#### ENTRIES SUPPLIED

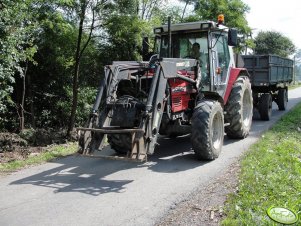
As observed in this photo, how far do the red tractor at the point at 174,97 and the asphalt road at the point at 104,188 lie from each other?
0.49 metres

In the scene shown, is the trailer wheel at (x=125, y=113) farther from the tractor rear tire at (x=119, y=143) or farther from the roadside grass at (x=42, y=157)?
the roadside grass at (x=42, y=157)

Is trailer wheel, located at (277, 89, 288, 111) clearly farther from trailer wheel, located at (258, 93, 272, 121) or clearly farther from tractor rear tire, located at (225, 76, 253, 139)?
tractor rear tire, located at (225, 76, 253, 139)

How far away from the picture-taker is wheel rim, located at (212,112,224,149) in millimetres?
7752

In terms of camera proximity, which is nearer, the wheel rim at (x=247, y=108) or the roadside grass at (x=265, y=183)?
the roadside grass at (x=265, y=183)

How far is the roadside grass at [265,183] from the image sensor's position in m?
4.55

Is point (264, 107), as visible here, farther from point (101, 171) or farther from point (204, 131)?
point (101, 171)

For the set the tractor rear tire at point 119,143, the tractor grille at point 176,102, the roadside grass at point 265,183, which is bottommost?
the roadside grass at point 265,183

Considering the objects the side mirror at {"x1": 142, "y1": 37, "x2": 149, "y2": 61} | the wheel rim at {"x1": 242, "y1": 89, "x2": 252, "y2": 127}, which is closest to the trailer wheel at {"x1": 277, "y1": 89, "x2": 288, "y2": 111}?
the wheel rim at {"x1": 242, "y1": 89, "x2": 252, "y2": 127}

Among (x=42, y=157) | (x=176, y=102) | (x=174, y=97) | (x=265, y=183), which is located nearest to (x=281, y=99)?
(x=176, y=102)

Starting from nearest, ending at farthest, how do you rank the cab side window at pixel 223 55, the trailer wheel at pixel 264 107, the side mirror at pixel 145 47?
the cab side window at pixel 223 55
the side mirror at pixel 145 47
the trailer wheel at pixel 264 107

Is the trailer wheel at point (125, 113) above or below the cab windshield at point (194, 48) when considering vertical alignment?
below

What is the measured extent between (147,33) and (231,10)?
32.8ft

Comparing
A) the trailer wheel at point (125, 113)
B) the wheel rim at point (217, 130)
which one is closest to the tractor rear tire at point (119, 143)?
the trailer wheel at point (125, 113)

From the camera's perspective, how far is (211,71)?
8.16 metres
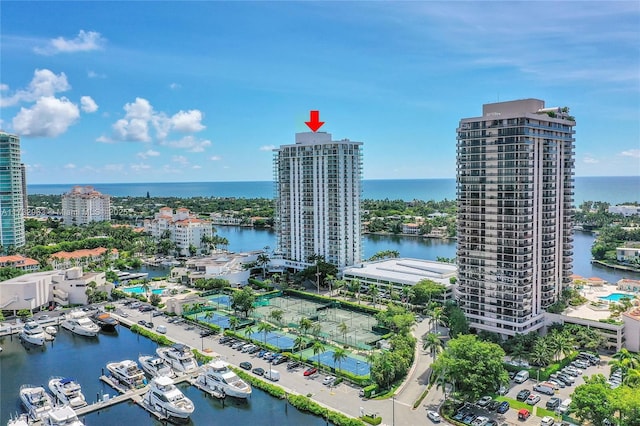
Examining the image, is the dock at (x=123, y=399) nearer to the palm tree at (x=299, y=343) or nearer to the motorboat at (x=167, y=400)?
the motorboat at (x=167, y=400)

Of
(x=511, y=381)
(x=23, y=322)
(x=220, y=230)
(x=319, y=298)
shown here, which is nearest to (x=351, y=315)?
(x=319, y=298)

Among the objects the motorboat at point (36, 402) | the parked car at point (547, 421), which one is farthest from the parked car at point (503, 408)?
the motorboat at point (36, 402)

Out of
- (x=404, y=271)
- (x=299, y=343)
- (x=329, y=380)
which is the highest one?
(x=404, y=271)

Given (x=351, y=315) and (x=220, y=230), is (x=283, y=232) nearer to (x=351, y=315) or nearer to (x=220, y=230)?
(x=351, y=315)

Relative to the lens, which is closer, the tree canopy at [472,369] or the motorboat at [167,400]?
the tree canopy at [472,369]

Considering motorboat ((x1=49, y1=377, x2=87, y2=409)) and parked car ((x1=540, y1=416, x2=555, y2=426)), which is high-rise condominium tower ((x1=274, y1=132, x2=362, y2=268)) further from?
parked car ((x1=540, y1=416, x2=555, y2=426))

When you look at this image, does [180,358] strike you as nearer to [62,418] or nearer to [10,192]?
[62,418]

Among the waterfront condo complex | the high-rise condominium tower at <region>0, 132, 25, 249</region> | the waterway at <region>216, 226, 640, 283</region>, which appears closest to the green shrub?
the waterway at <region>216, 226, 640, 283</region>

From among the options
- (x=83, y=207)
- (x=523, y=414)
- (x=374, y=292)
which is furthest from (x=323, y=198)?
(x=83, y=207)
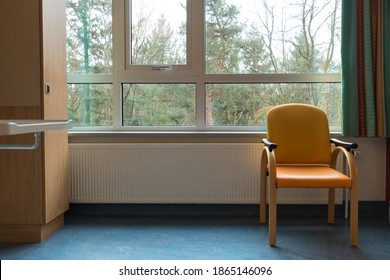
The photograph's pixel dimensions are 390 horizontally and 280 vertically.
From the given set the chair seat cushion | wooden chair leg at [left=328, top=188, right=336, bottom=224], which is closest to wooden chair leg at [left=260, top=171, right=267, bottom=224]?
the chair seat cushion

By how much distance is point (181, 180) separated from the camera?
312 cm

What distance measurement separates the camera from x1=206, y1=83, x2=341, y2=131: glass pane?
3.25 m

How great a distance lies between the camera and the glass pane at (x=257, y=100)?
10.6 feet

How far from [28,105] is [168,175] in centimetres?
117

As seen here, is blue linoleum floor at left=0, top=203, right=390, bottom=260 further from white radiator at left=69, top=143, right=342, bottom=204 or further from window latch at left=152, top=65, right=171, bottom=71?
window latch at left=152, top=65, right=171, bottom=71

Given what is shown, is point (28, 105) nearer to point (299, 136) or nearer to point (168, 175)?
point (168, 175)

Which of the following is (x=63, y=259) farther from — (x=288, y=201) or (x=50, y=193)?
(x=288, y=201)

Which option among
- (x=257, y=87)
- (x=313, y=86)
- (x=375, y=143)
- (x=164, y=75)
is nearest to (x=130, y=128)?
(x=164, y=75)

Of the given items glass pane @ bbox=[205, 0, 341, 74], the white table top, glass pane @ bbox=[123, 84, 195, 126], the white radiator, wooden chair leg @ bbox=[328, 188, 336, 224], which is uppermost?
glass pane @ bbox=[205, 0, 341, 74]

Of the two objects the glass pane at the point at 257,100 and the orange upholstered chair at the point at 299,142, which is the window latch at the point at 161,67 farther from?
the orange upholstered chair at the point at 299,142

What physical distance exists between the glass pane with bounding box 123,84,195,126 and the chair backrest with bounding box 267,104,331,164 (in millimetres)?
745
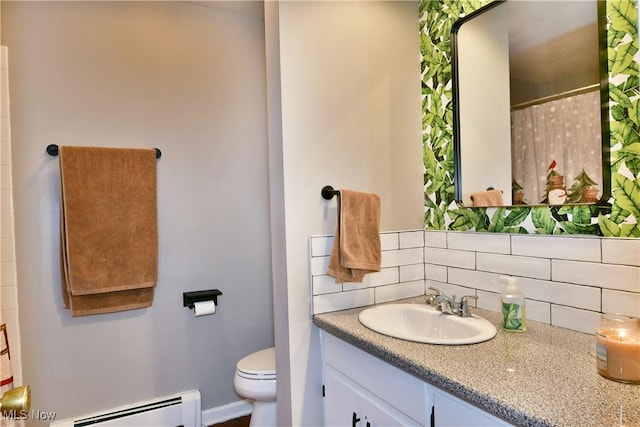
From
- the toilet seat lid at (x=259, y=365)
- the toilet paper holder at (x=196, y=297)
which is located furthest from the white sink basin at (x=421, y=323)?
the toilet paper holder at (x=196, y=297)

########

Reproduce all entries exactly. Pictures do not belong in the copy.

As observed in this photo, how far do the red tractor at the point at 174,97 and the asphalt road at the point at 104,188 lie from each other?
0.49 metres

In the scene shown, is the trailer wheel at (x=125, y=113) farther from the tractor rear tire at (x=119, y=143) or farther from the roadside grass at (x=42, y=157)?
the roadside grass at (x=42, y=157)

Is trailer wheel, located at (277, 89, 288, 111) clearly farther from trailer wheel, located at (258, 93, 272, 121) or clearly farther from tractor rear tire, located at (225, 76, 253, 139)?
tractor rear tire, located at (225, 76, 253, 139)

How far away from the picture-taker is wheel rim, located at (212,112,224,149) in millimetres?
7752

In terms of camera proximity, which is nearer, the wheel rim at (x=247, y=108) or the roadside grass at (x=265, y=183)?
the roadside grass at (x=265, y=183)

How far is the roadside grass at [265,183] from the image sensor's position in m?
4.55

Is point (264, 107), as visible here, farther from point (101, 171) or farther from point (204, 131)?
point (101, 171)

For the set the tractor rear tire at point 119,143, the tractor grille at point 176,102, the roadside grass at point 265,183, which is bottommost?
the roadside grass at point 265,183

Considering the objects the side mirror at {"x1": 142, "y1": 37, "x2": 149, "y2": 61} | the wheel rim at {"x1": 242, "y1": 89, "x2": 252, "y2": 127}, which is closest to the trailer wheel at {"x1": 277, "y1": 89, "x2": 288, "y2": 111}?
the wheel rim at {"x1": 242, "y1": 89, "x2": 252, "y2": 127}

Among (x=42, y=157) | (x=176, y=102) | (x=174, y=97) | (x=265, y=183), which is located nearest to (x=281, y=99)?
(x=176, y=102)

Starting from nearest, ending at farthest, how do you rank the cab side window at pixel 223 55, the trailer wheel at pixel 264 107, the side mirror at pixel 145 47?
the cab side window at pixel 223 55
the side mirror at pixel 145 47
the trailer wheel at pixel 264 107

Is the trailer wheel at point (125, 113) above or below the cab windshield at point (194, 48) when considering vertical alignment?
below

What is the measured extent between (147,33) and (231,10)?
32.8ft

Comparing
A) the trailer wheel at point (125, 113)
B) the wheel rim at point (217, 130)
which one is closest to the tractor rear tire at point (119, 143)?
the trailer wheel at point (125, 113)

From the camera's perspective, how far is (211,71)?
8.16 metres
Examining the image, is the dock at (x=123, y=399) nearer to the palm tree at (x=299, y=343) or nearer to the motorboat at (x=167, y=400)?
the motorboat at (x=167, y=400)

Of
(x=511, y=381)
(x=23, y=322)
(x=220, y=230)
(x=319, y=298)
shown here, which is nearest to (x=351, y=315)?
(x=319, y=298)

Among the objects the motorboat at point (36, 402) | the parked car at point (547, 421), which one is farthest from the parked car at point (503, 408)?
the motorboat at point (36, 402)

Out of
- (x=404, y=271)
- (x=299, y=343)
- (x=329, y=380)
which is the highest one?
(x=404, y=271)

Given (x=351, y=315) and (x=220, y=230), is (x=283, y=232) nearer to (x=351, y=315) or nearer to (x=220, y=230)?
(x=351, y=315)

Relative to the lens, which is closer, the tree canopy at [472,369] or the motorboat at [167,400]?
the tree canopy at [472,369]

Considering motorboat ((x1=49, y1=377, x2=87, y2=409)) and parked car ((x1=540, y1=416, x2=555, y2=426)), which is high-rise condominium tower ((x1=274, y1=132, x2=362, y2=268)) further from?
parked car ((x1=540, y1=416, x2=555, y2=426))

When you look at this image, does [180,358] strike you as nearer to [62,418] or nearer to [10,192]?
[62,418]

Among the waterfront condo complex | the high-rise condominium tower at <region>0, 132, 25, 249</region> | the waterway at <region>216, 226, 640, 283</region>, which appears closest to the green shrub?
the waterway at <region>216, 226, 640, 283</region>

From among the options
- (x=83, y=207)
- (x=523, y=414)
- (x=374, y=292)
which is furthest from (x=323, y=198)?
(x=83, y=207)
The photograph's pixel dimensions are 390 horizontally and 280 vertically.
From the given set the chair seat cushion | wooden chair leg at [left=328, top=188, right=336, bottom=224], which is closest to wooden chair leg at [left=260, top=171, right=267, bottom=224]?
the chair seat cushion

By how much distance is point (181, 180) separated from the camera?
312 cm

What distance measurement separates the camera from x1=206, y1=83, x2=341, y2=131: glass pane?
3.25 m

How great a distance lies between the camera and the glass pane at (x=257, y=100)?
10.6 feet

How far from [28,105] is [168,175] in centimetres?
117

As seen here, is blue linoleum floor at left=0, top=203, right=390, bottom=260 further from white radiator at left=69, top=143, right=342, bottom=204 or further from window latch at left=152, top=65, right=171, bottom=71?
window latch at left=152, top=65, right=171, bottom=71

Given what is shown, is point (28, 105) nearer to point (299, 136) or nearer to point (168, 175)?
point (168, 175)

Which of the following is (x=63, y=259) farther from — (x=288, y=201) or (x=50, y=193)?
(x=288, y=201)

Which option among
- (x=257, y=87)
- (x=313, y=86)
- (x=375, y=143)
- (x=164, y=75)
is nearest to (x=130, y=128)?
(x=164, y=75)

Of the given items glass pane @ bbox=[205, 0, 341, 74], the white table top, glass pane @ bbox=[123, 84, 195, 126], the white radiator, wooden chair leg @ bbox=[328, 188, 336, 224], which is uppermost?
glass pane @ bbox=[205, 0, 341, 74]

Of the two objects the glass pane at the point at 257,100 and the orange upholstered chair at the point at 299,142, which is the window latch at the point at 161,67 farther from?
the orange upholstered chair at the point at 299,142

What physical distance exists between the glass pane with bounding box 123,84,195,126 and the chair backrest with bounding box 267,104,331,164 (in millimetres)?
745
From
- the toilet seat lid at (x=259, y=365)
- the toilet paper holder at (x=196, y=297)
which is located furthest from the white sink basin at (x=421, y=323)?
the toilet paper holder at (x=196, y=297)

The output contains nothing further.